I remember watching Sliding Doors and thinking “Yes, it could work, but life is what you make it.” I was naïve.
Up until that point I’d followed the tenets of life as it was required and expected. I’d bought a house, I’d been engaged. I’d found a steady profession which I thought would see me (sadly) through to retirement, I’d adopted a cat. Life seemed as normal and ordinary as any visit to B&Q on a weekend with the other masses of homeowners looking for the right bathroom tiles. Yet, something was missing. It stayed missing for 10 years, until my “Sliding Doors” moment.
A moment of empathy is required here. I need you to picture for a second that you have been driving around the Mid West of America on your own, separated from your boyfriend of 6 years, spending your days in the desert or amongst holidaymakers, avoiding rest stops that looked like you may get assaulted, yearning to get home to a warm, loving embrace at the airport. Got it? Now add in a facetime conversation where your love tells you that he can’t meet you at the airport because he’s going camping with his buddies in the New Forest.
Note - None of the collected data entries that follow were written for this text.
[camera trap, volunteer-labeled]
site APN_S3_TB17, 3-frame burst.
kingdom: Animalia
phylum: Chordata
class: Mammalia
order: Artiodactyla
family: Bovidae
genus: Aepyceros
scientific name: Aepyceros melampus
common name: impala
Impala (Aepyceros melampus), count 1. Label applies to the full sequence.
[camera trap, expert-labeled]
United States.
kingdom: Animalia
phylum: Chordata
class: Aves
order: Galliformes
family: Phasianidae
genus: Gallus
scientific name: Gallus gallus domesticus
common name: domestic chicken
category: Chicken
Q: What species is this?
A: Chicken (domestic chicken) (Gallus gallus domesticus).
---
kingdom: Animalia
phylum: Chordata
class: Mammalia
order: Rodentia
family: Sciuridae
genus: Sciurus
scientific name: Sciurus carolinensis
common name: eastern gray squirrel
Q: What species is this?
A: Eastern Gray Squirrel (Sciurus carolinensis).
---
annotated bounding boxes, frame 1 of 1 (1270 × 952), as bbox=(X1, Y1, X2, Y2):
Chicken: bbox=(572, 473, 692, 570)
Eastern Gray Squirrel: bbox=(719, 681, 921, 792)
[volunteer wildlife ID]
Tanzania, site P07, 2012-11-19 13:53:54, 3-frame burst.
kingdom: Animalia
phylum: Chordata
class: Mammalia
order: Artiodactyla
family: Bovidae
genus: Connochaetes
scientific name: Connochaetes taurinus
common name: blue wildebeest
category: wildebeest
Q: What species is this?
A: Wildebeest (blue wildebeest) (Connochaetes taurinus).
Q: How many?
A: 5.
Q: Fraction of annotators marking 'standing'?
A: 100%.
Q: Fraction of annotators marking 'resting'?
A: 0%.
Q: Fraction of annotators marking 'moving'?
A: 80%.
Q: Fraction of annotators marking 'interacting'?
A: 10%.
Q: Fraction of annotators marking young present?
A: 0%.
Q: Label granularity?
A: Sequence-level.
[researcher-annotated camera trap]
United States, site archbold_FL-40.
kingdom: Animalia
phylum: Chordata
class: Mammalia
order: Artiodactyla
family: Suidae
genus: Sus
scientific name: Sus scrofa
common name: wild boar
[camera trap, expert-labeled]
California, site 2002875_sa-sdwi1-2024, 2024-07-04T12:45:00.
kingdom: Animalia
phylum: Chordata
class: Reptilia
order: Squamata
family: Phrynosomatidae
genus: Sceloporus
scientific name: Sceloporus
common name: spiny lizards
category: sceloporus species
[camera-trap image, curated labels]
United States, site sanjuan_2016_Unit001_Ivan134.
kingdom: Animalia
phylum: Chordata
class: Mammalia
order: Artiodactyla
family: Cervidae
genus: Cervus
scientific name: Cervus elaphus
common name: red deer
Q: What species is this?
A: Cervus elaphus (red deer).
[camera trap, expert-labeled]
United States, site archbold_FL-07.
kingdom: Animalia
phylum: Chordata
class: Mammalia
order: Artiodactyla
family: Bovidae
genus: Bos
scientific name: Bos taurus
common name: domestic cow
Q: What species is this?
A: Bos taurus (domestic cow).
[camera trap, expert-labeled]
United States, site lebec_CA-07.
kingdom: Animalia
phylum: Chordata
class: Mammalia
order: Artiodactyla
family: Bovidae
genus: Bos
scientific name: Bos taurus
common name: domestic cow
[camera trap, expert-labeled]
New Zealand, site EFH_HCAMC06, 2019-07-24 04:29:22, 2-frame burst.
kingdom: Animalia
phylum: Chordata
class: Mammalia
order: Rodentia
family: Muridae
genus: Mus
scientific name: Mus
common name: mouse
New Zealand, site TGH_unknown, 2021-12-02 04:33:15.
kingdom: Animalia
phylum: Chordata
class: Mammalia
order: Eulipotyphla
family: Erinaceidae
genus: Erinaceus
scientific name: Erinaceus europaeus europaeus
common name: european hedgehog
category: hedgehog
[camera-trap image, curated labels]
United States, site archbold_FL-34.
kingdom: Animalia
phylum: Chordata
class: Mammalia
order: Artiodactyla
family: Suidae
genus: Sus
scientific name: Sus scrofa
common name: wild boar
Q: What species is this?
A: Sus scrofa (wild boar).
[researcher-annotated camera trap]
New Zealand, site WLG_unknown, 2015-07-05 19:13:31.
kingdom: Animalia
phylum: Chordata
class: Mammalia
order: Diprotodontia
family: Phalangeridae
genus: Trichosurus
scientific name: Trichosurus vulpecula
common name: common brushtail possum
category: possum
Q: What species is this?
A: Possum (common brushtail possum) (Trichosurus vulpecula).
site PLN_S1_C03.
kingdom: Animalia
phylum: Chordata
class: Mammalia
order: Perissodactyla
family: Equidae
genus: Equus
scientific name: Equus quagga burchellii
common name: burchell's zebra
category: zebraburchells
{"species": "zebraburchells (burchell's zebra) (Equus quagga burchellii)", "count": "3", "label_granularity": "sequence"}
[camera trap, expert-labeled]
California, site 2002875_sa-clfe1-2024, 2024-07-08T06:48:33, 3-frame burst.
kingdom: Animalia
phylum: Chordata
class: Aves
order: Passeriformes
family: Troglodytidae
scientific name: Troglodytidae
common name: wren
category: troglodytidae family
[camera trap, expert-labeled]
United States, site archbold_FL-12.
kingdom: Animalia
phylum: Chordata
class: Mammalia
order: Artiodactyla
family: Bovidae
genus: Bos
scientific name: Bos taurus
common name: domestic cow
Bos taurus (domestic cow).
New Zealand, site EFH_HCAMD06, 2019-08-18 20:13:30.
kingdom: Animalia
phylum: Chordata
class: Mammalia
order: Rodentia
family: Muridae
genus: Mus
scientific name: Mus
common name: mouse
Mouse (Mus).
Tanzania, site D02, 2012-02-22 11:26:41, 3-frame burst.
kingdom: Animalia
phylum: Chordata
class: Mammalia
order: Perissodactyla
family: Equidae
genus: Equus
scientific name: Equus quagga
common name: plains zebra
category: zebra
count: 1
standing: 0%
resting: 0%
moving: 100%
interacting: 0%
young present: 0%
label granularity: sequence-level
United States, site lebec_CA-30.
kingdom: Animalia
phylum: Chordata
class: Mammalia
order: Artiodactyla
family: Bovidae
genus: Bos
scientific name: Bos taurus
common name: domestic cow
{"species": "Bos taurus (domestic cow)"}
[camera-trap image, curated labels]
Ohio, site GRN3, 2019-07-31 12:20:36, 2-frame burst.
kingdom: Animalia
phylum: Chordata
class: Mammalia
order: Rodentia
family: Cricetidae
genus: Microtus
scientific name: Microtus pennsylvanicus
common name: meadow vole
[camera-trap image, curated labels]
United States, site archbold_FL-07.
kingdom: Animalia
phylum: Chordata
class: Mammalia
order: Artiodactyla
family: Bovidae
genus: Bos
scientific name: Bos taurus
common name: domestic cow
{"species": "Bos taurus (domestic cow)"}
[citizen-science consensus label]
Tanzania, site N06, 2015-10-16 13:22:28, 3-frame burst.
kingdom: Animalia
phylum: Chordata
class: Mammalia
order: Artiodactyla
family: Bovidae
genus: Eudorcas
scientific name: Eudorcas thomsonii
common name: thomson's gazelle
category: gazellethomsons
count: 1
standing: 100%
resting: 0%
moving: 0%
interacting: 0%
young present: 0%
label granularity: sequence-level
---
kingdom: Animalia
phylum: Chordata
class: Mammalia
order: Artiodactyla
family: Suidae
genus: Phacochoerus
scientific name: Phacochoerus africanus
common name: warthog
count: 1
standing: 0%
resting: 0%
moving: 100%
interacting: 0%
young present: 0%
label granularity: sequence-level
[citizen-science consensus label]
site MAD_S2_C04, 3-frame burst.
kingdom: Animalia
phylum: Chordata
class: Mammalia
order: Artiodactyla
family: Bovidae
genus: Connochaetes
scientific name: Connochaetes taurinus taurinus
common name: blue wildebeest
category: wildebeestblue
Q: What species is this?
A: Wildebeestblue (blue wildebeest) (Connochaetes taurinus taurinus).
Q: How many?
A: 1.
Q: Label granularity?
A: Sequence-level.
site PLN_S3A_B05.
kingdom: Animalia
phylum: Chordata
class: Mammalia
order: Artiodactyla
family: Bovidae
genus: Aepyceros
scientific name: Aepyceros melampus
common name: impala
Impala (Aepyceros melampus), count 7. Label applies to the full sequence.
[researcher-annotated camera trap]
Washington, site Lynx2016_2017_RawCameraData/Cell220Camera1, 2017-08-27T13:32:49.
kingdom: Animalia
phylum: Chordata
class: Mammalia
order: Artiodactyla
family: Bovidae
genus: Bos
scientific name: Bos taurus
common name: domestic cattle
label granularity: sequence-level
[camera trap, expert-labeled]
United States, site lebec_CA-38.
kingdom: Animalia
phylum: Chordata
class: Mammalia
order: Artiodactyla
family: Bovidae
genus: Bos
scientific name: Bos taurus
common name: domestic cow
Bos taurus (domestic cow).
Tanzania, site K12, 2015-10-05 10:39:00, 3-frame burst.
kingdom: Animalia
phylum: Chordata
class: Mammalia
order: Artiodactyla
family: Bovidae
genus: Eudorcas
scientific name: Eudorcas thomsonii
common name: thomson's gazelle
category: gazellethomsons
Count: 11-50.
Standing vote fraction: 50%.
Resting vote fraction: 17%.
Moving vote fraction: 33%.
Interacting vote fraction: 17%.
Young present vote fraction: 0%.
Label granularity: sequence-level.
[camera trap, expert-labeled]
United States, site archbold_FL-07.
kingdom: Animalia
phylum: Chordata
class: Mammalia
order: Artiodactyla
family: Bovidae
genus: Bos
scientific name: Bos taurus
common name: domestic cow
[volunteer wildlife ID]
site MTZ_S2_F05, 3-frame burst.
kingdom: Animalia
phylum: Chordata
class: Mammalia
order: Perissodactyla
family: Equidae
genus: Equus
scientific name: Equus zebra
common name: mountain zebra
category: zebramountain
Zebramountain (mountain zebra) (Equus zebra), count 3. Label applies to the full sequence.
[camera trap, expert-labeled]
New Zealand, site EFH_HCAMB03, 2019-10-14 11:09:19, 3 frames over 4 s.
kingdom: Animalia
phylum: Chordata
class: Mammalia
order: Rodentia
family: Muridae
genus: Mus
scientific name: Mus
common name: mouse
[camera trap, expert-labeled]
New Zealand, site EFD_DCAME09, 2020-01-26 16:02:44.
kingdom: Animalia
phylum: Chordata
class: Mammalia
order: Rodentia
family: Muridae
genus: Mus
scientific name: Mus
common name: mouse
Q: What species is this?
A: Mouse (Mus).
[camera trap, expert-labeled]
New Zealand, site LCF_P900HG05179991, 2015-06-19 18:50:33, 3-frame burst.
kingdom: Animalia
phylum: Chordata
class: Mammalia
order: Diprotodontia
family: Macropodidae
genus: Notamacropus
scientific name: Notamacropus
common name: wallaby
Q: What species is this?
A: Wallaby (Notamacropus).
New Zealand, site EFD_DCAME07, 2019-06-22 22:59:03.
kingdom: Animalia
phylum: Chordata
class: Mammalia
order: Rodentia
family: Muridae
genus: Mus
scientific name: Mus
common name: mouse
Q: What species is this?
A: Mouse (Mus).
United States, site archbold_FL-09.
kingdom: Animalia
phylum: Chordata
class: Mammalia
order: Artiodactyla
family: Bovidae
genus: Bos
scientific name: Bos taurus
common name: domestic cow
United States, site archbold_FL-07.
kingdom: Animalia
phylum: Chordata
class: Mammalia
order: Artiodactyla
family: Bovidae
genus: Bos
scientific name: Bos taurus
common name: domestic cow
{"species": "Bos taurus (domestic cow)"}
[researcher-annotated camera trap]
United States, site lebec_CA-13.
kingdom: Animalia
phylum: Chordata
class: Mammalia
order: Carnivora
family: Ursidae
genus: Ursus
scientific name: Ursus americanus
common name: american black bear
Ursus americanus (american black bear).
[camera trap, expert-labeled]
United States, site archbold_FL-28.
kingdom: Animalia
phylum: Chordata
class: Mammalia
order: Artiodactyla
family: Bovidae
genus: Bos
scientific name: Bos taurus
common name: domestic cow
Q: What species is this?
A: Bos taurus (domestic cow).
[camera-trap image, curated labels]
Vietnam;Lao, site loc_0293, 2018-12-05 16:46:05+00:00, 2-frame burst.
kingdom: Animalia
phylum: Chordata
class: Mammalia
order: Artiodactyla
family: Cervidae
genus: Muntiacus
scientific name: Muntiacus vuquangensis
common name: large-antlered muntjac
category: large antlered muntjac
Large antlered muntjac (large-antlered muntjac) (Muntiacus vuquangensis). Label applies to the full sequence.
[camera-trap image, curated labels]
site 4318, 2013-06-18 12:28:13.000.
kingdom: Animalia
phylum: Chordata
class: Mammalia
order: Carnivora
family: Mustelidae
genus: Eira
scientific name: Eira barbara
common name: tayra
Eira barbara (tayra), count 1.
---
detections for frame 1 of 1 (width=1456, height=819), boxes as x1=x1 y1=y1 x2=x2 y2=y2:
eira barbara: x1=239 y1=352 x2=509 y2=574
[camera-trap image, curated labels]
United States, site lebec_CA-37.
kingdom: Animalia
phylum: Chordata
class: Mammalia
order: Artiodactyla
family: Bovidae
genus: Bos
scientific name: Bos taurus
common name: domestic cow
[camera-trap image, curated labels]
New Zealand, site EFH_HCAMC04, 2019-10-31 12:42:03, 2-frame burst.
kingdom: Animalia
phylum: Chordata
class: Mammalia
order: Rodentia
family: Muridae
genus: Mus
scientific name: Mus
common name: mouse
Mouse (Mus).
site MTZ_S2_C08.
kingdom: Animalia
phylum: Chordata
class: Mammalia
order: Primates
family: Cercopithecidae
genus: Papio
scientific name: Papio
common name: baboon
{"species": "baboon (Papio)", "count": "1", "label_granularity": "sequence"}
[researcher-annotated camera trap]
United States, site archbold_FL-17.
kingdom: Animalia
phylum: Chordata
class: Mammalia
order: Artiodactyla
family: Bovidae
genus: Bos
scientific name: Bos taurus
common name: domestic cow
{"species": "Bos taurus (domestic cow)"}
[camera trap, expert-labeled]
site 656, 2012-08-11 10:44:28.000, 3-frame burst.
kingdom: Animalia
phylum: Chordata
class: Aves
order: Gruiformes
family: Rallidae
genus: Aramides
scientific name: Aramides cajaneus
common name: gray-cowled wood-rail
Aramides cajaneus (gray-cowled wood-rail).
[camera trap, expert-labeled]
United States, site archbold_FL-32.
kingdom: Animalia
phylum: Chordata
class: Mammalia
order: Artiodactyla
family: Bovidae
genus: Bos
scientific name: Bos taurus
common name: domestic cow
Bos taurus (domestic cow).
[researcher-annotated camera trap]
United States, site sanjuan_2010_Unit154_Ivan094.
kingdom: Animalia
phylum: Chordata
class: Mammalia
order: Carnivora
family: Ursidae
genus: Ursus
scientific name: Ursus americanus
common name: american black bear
Then throw in the desperation of worrying about how you’ll get home, combined with trying to feel “fine” about the whole situation because that’s what you’re expected to do. Not the most amazing Heathrow moment.
I got home, moved out, moved into a flat and then sat on my own for a while. The boyfriend dumped me by text (better or worse than a post-it, I’m not sure). It was at this moment that the sliding doors moment happened. In the depths of my self-loathing and questioning a friend from 20 years ago invited me to her wedding reception!
The main thought in my mind was that 20 years earlier I had been thin and interesting. Now I was a fat, 30something, teacher who had just been dumped by text. Not the best mindset. Two amazing friends came to the rescue, taught me contouring, made me cocktails to take, spilt lots of blood and sent me on my way to the wedding.
That wedding? Sliding doors moment. If I hadn’t gone to that wedding I wouldn’t have my house, my social life, my friends, my partner and (hopefully) my new career in copywriting. One evening made all the difference. When I consider how close I was to walking away and not going because I was embarrassed by who I perceived myself to be, I shudder.
And so time for another moral: Other people don’t see what you see, so never be embarrassed by who you are….ever.